Picture-based spatial questions:
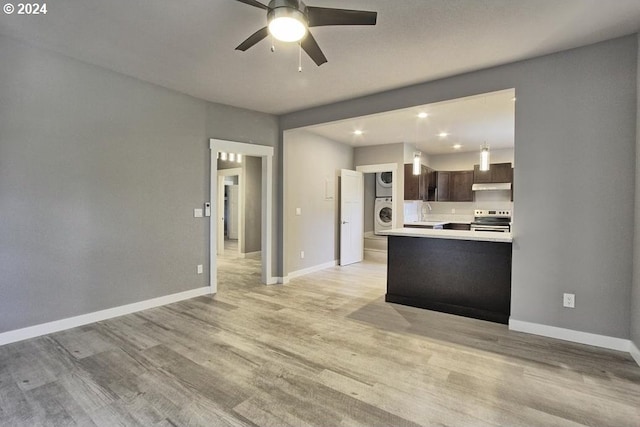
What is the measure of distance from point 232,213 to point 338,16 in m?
9.62

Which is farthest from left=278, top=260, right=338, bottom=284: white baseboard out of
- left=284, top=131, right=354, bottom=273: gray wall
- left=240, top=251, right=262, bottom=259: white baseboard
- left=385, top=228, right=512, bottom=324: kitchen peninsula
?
left=240, top=251, right=262, bottom=259: white baseboard

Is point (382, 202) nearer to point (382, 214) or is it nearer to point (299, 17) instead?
point (382, 214)

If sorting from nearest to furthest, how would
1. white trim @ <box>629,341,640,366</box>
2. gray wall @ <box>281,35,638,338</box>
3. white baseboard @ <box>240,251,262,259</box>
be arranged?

(Stated problem) Omit every picture, then repeat the remaining data exactly as it appears above.

(Answer for this exercise)
What is the measure of distance from point 232,213 to point 338,16 in m?
9.62

Which is farthest from left=278, top=260, right=338, bottom=284: white baseboard out of
- left=284, top=131, right=354, bottom=273: gray wall
- left=240, top=251, right=262, bottom=259: white baseboard
- left=385, top=228, right=512, bottom=324: kitchen peninsula
?
left=240, top=251, right=262, bottom=259: white baseboard

Is point (382, 202) nearer to point (382, 214) or is it nearer to point (299, 17) instead?
point (382, 214)

If sorting from nearest to furthest, how would
1. white trim @ <box>629,341,640,366</box>
2. gray wall @ <box>281,35,638,338</box>
3. white baseboard @ <box>240,251,262,259</box>
be arranged?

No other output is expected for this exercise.